Uno spacciatore è stato arrestato in via Doberdò, zona Precotto a Milano, dopo aver pestato a sangue la propria compagna, riempiendola di calci al volto. L'uomo, all'arrivo dei poliziotti, ha provato a scappare ma inutilmente: le forze dell'ordine lo hanno raggiunto ed ammanettato, prima che si dileguasse. L'aggressore, risultato essere poi anche uno spacciatore, è un cittadino italiano di 27 anni, lei una donna di 40: alla base della violenza, un litigio tra i due che sarebbe sfociato immediatamente in un'aggressione fisica da parte dell'uomo.

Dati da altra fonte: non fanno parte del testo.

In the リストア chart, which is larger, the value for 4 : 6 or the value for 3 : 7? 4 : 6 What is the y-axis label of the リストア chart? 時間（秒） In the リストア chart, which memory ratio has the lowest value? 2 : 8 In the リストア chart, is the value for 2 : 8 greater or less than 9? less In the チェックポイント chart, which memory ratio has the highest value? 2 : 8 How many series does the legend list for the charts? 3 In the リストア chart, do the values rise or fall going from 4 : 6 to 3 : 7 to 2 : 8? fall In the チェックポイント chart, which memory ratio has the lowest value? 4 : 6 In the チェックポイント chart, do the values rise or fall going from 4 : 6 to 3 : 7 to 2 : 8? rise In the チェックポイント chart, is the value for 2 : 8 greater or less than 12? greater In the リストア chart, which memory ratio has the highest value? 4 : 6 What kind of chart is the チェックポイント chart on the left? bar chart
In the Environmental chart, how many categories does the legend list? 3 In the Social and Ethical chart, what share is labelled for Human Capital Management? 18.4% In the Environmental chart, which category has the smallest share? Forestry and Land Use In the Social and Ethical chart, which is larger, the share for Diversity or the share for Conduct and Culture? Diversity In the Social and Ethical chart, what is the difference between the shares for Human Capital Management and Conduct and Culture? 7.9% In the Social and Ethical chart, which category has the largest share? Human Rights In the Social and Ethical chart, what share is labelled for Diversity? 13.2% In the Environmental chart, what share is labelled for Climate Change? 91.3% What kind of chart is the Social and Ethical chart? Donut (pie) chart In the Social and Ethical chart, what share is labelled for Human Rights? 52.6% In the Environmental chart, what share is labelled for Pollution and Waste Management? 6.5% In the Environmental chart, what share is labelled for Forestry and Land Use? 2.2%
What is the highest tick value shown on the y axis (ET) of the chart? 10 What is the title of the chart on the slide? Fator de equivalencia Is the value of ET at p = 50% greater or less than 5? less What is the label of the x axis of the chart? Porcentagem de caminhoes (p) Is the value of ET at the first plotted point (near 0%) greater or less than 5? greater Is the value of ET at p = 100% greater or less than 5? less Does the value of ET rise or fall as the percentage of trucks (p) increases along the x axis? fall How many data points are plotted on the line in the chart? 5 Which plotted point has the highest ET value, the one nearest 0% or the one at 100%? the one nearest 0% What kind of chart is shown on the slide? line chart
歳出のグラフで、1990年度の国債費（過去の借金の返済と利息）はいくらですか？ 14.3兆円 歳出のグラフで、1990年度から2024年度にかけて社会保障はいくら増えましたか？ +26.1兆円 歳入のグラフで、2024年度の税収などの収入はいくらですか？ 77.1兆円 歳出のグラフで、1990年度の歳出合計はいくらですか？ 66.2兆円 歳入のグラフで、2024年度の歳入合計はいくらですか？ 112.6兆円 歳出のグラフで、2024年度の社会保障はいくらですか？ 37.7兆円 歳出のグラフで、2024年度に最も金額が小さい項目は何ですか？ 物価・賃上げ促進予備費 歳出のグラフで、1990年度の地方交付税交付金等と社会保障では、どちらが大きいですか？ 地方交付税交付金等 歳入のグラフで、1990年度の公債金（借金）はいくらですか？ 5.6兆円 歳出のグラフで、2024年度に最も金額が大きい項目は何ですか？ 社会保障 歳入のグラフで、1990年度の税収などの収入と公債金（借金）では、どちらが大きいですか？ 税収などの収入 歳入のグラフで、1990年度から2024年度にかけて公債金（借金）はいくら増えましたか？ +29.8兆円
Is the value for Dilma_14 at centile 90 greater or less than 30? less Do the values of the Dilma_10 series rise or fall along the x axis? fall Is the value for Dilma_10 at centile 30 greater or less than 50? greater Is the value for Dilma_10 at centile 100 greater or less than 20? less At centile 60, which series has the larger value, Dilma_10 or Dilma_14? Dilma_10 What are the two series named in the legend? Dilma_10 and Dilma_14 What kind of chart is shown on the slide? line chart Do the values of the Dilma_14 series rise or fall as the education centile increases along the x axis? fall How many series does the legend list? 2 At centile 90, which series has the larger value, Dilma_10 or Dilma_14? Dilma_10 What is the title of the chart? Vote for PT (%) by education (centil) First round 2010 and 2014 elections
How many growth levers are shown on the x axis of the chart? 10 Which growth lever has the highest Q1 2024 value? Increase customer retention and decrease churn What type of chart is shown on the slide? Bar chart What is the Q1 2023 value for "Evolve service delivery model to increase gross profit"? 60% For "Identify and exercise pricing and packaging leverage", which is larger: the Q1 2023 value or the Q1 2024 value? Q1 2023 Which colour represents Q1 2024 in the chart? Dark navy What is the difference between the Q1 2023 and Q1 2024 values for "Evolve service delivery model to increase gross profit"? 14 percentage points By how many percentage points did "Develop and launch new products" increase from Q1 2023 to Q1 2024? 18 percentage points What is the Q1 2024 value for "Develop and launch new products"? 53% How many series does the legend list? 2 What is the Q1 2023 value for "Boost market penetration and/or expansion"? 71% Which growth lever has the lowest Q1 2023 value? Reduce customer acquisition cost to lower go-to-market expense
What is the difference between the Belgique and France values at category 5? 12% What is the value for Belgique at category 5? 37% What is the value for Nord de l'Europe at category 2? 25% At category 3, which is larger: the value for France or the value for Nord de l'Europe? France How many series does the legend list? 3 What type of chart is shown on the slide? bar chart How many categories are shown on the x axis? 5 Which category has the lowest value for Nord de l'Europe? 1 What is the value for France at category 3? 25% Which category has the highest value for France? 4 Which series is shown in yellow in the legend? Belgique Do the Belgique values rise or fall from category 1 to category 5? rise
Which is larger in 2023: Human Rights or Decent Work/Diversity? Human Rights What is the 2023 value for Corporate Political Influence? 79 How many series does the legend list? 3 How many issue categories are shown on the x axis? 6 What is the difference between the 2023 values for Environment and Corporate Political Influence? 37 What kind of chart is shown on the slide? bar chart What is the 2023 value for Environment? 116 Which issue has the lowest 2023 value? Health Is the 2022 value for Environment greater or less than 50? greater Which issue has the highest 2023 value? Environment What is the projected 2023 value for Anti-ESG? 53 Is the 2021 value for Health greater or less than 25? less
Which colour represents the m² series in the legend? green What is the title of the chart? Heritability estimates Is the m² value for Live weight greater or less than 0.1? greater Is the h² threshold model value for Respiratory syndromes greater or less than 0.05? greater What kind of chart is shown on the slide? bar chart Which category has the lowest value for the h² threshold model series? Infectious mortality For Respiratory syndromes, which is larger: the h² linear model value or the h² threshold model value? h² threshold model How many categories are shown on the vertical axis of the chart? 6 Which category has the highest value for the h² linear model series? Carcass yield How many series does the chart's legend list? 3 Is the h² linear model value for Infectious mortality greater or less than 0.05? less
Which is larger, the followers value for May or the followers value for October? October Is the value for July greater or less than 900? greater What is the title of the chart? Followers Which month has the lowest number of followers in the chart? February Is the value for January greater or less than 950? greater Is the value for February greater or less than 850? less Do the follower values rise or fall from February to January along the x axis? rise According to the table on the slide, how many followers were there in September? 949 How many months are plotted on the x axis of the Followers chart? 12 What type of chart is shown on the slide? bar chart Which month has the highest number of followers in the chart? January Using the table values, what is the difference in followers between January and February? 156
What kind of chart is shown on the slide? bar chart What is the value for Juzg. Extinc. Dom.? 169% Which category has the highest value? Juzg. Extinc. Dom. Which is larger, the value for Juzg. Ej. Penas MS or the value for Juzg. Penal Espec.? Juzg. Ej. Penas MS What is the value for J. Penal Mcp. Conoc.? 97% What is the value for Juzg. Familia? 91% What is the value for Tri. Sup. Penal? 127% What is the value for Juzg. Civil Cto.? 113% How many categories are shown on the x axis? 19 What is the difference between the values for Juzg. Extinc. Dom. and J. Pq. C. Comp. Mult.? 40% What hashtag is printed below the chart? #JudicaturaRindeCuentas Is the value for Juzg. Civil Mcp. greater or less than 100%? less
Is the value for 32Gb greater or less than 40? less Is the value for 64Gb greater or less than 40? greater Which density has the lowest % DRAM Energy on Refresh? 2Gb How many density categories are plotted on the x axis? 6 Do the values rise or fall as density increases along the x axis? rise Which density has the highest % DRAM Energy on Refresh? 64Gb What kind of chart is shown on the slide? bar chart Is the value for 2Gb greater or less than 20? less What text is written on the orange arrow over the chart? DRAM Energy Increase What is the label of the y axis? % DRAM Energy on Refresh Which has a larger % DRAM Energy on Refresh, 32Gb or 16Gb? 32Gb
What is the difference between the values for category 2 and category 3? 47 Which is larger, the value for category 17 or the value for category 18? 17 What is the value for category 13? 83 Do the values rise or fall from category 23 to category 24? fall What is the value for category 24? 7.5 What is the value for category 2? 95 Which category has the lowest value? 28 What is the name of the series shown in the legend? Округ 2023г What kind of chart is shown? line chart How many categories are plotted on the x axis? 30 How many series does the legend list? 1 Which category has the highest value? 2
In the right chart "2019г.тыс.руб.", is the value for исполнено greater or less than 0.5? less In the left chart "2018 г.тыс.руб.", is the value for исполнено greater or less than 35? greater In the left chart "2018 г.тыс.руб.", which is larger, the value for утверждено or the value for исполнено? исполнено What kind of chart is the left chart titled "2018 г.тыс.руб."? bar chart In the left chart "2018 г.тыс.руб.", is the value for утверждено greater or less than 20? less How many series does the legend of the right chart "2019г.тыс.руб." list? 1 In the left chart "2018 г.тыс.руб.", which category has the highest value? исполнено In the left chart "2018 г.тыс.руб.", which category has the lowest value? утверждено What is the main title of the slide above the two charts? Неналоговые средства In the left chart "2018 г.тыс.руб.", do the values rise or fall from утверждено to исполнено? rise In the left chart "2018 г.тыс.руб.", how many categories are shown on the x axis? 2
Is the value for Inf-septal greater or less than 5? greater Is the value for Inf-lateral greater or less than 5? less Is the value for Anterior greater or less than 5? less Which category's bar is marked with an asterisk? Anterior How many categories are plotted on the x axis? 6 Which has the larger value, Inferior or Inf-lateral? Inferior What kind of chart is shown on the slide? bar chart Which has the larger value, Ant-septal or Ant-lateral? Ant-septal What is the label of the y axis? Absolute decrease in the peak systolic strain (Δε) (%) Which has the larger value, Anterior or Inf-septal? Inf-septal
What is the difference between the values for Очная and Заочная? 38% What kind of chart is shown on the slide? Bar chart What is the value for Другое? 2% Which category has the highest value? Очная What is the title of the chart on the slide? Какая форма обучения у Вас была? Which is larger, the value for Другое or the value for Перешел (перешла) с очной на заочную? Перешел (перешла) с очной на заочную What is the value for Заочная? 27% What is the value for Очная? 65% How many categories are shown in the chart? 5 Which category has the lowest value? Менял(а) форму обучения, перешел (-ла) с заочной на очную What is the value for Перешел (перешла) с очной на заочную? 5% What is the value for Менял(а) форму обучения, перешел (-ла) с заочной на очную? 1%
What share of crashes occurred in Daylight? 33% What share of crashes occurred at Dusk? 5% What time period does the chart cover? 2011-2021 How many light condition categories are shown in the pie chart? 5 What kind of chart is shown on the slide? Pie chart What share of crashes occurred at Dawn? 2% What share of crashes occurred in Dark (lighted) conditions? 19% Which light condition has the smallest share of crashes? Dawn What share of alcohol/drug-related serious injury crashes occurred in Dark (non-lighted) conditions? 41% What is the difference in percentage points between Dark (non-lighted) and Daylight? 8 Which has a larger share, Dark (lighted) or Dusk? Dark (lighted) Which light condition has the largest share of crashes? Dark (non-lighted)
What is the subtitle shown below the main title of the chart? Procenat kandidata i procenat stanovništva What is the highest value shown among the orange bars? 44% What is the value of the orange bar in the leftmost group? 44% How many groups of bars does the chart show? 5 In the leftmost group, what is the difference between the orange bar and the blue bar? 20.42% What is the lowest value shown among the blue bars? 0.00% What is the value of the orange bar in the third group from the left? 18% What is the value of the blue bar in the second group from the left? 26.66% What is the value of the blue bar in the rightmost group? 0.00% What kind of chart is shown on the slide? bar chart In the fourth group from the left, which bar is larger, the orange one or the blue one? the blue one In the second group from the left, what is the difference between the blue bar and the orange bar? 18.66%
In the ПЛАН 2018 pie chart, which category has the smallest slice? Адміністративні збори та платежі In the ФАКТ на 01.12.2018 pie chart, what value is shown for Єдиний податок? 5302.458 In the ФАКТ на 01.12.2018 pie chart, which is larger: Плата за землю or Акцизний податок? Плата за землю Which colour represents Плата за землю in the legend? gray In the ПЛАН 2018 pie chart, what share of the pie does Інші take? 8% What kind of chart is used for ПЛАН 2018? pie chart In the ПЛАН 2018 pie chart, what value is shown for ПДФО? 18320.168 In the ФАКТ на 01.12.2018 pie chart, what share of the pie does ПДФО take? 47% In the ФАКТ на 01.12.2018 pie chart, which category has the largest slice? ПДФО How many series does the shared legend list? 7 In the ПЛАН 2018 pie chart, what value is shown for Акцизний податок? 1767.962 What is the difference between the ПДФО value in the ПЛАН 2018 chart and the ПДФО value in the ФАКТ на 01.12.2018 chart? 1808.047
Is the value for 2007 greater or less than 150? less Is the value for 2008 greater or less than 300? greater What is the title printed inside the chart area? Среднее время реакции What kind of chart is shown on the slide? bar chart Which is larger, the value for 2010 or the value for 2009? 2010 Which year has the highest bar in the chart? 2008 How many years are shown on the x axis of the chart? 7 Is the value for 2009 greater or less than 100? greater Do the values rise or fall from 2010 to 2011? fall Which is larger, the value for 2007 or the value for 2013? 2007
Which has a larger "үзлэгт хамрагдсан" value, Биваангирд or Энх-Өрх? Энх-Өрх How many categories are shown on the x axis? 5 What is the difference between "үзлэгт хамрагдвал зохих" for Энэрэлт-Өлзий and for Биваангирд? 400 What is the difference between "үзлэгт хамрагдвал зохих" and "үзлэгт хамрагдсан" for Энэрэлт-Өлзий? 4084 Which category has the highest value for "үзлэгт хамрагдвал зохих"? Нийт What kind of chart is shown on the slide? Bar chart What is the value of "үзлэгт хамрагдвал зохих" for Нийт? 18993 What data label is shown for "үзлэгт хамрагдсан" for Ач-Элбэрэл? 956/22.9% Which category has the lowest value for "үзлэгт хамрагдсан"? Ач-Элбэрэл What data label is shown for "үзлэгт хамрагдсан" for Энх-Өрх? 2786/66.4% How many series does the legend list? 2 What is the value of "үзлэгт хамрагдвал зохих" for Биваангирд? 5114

L'uomo ha fratturato la mandibola alla compagna

Secondo quanto ha riportato la testata "Milanotoday", che ha riferito la notizia, l'uomo prima ha preso a pugni la compagna, poi ha iniziato a darle calci al volto mentre era per terra, procurandole la frattura della mandibola. Le urla della donna hanno però attirato l'attenzione dei passanti, che hanno chiamato la polizia avvertendo che stava avvenendo un vero e proprio pestaggio in strada. L'uomo, una volta che le sirene delle volanti erano quasi giunte in zona, ha capito che di lì a poco sarebbero scattate le manette, e così ha provato a scappare. Ma nel farlo, il ventisettenne ha anche provato a liberarsi di un borsello che aveva con lui, che però è stato recuperato dalla polizia: al suo interno, diciassette dosi di cocaina. Alla fine l'uomo è stato raggiunto in via Bernando Rucellai, dove è stato arrestato senza che opponesse ulteriormente resistenza. Dagli accertamenti di rito, e dalla denuncia della quarantenne, è emerso che già in passato si fosse reso protagonista di simili episodi di violenza. Alla fine, l'uomo è stato arrestato con le accuse di atti persecutori, lesioni personali aggravate e possesso ai fini di spaccio di sostanze stupefacenti, e si trova ora a disposizione dell'autorità giudiziaria. La donna invece, dopo i primi soccorsi degli agenti giunti sul posto, è stata portata all'ospedale Niguarda, in codice giallo, con il volto tumefatto, la frattura della mandibola e sospette fratture facciali.